While the Italian always had a preference for Marlboro, he would just about smoke rolled up fig leaves from the Garden of Eden. He wouldn’t call their condition into question either. It was difficult to state with any certainty that those toxins affected him in the same way that they used to, but he’d been smoking since he was thirteen and it was a habit more ingrained in him than making check lists.
Action number two: feed.
A Vampiro can withhold his appetite for only so long. In Levi’s case, he had mostly avoided drinking from humans. There had been an unfortunate event around the night of his turning, resulting in a small unit of soldiers being expunged from history, but he validated this act as one made by a youth. Of course, he had savaged a few unwitting fools in his time as well, but their exsanguination was out of rage, not hunger. And it certainly had never been a case of losing control.

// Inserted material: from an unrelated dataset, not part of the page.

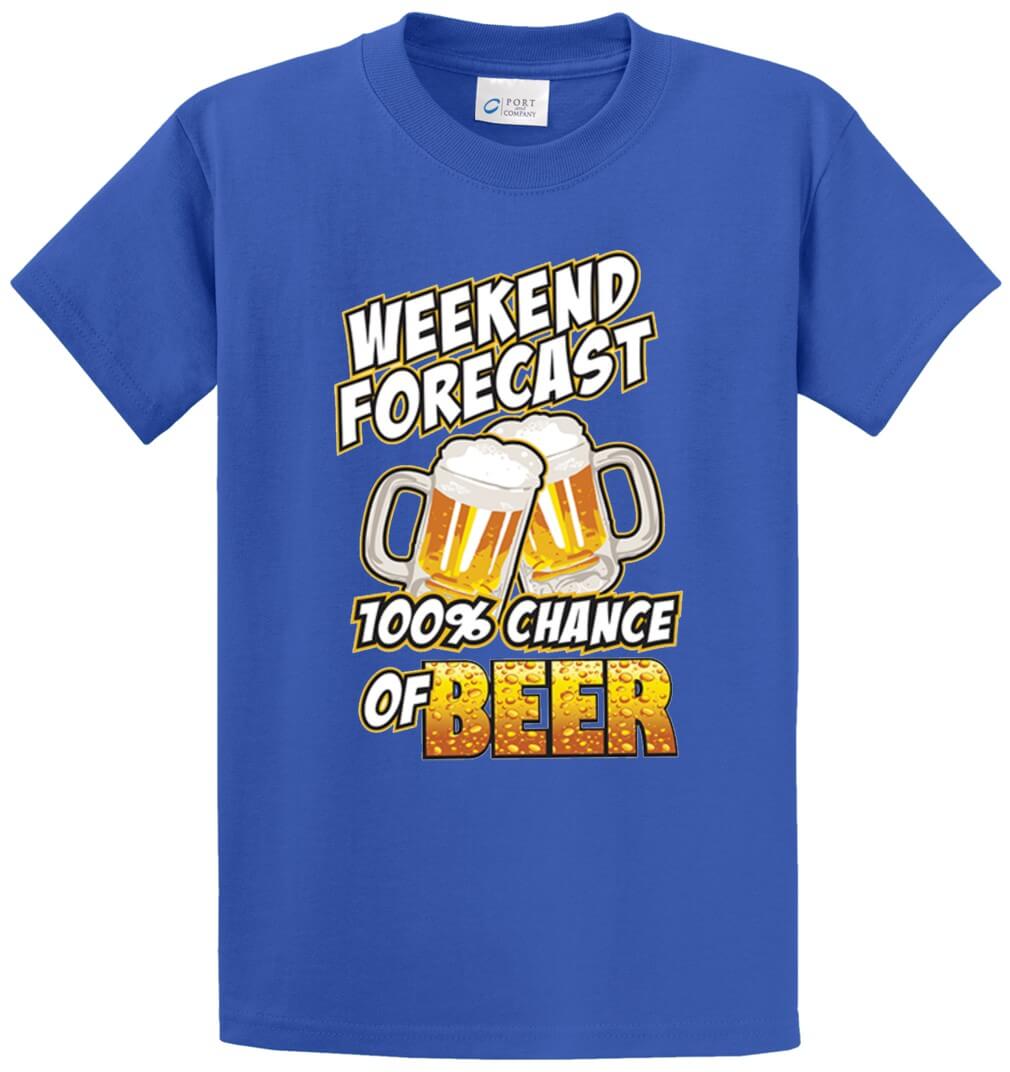 100% Chance Of Beer Printed Tee Shirt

Action number three: find shelter.
It would no longer do to return to familiar haunts, but neither could he remain exposed. He would need a base of operations again. But as thoughts strayed to what he would be defending, it became gravely apparent that a fourth action would not be so easy to prescribe and tag a checkbox to.
In business, having no ******* clue what you are doing and deciding to trial and error your way through, is called a discovery phase. The success of these phases is predicated on having a place to start, understanding the way forward by testing and learning, and having a steely will to obtain that ultimate goal (once you have learned what that is, of course). In the meantime, the Vampiro understood three basic needs and was determined to find the fourth in due time. He would find his niche again; he was patient, talented, obstinate, and had nothing left to lose.
And besides, if you can justify spending an entire year dreaming in shadows, you can justify getting a packet of cigarettes as your first port of call.
With the deftness and speed of a sweeping gull assaulting a beachgoer over a deep-fried treat, Levi had managed to lift a stranger’s wallet from their unguarded pocket, disguising the theft with a stiff collision of shoulders. Without breaking pace, Levi examined the contents of the leather binder and retained but a fistful of cash before discarding it. Whether the victim became aware of this brazen act or not was no longer within the same realm of the Vampiro’s concerns for umber eyes had spied a convenience store just five feet ahead.